Este mundo cofrade desgraciadamente ha estado durante muchos años mal influenciado y dominado por personas que han buscado siempre su propio beneplácito por encima de todo, su protagonismo, brillar a cualquier precio, sin importar nada ni nadie. Gracias a estas personas hay una gran mayoría de sacerdotes que casi no desean contacto con nosotros y que si pueden, intentan ponernos difíciles nuestro día a día. No se les puede juzgar de ello pues, si se analiza todo lo que se ha hecho en este mundo, llegaremos a la conclusión de que hemos hechos meritos de sobra para ello.

Nosotros mismos nos hemos hecho muchísimo daño saltándonos todas las normas habidas y por haber, no respetando nada ni nadie y sobre todo algunos capataces enfermos por el veneno del llamador, enfermedad que sufre muchos que solo buscan protagonismo.

Por desgracia bajo una trabajadera he podido vivir lo mejor y lo peor de una cuadrilla. He tenido el gran honor de haber formado parte de una cuadrilla en el Puerto de Santa María que rozaba casi la perfección de las cuadrillas, en actitud y aptitud, respeto, jerarquía y fe. Eso se veía transmitido en la forma de estar el Lunes Santo durante la estación de penitencia. También tuve que vivir como el cambio de Junta de Gobierno provoco un cambio de capataz que su propósito por encima de todo fue derrumbar todo ello, promovido por ese sentimiento de impotencia de no poder admitir el trabajo de lo realizado y por el miedo de no poder controlar esa cuadrilla.

He tenido que vetar durante unos años el salir con el costal en mi ciudad por que se dio una época donde solo se promovía el espectáculo, el postureo y el protagonismo, perdiéndose por completo el verdadero sentido de humildad que debe brillar ante todo en una semana santa.

Lo que tengo claro que uno debe de compartir las cosas con personas que deseen compartir libremente las mismas cosas, y permanecer en la casa que así lo haga; en el mismo momento que eso deje de ocurrir coger las cosas salir y buscar otra casa, sin montar ningún tipo de trifulca ni problema ninguno.

Ahora se está viviendo una etapa de cambios dentro de nuestro mundo cofrades, cambios que intenten tan depurar esos errores cometidos y donde se intenta priorizar la humidad sobre toda las cosas.
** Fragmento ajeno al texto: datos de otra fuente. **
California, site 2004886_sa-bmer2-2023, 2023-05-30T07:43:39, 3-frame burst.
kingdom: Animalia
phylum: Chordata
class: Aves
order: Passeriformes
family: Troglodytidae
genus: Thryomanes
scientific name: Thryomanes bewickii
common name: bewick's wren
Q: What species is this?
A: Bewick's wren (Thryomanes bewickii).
La conducta que muestra las costaleras que han llevado a promover todos los medios en contra de una hermandad con el fin de salirse con su propósito personal a toda costa de portar unas imágenes, que al día la hermandad ha decidido que no es una opción posible, no es sino producto de influencia de ese tiempo de prepotencia, y protagonismo, como así lo muestra en las intervenciones que están realizando incluso de la foto que , para mi ningún costalero que carga con el verdadero sentido de la fe, se realiza bajo una trabajadera y mucho menos la hace pública.

Las hermandades no deciden no dejarlas cargar, sino rompen con la práctica de la cuadrilla mixta, algo que no aporta bien a nadie, pues tal como ellas han comentado en la grabación de Antena 3 nunca han notado tocamiento o roce. Si estas pensando así o analizas eso de esa manera, que pretendes entrando dentro de una trabajadera donde en la gran mayoría de ellas, debido a las dimensiones de la misma, provoca que muchas veces se producen roce con los compañeros que te rodean, a la hora de meterte bajo ella ante la llamada del capataz, o en el momento que más puede llegar a pesar los kilos.

Para acabar solo decir que si aprovecharan todo el esfuerzo que están llevando a cabo con el fin de atentar contra las hermandad, incluso con la amenaza del obispado, del que espero que realmente la pongan en la realidad de la jerarquía a la que se debe toda persona que se pone un costal; si en vez de perder el tiempo así lo aprovecharan y formaran una cuadrilla de mujeres, seguramente la hermandad no se negaría a que portaran a los titulares.

Qué fácil es quejarse de todo lo que se hace mal, ¿pero que aportamos cada uno para que se rectifiquen las cosas?

 No escribo esto para molestar a nadie, solo para que se respete a todos los que trabajamos para conseguir el sueño de tener el mundo cofrade lleno de Costaleros de Fe.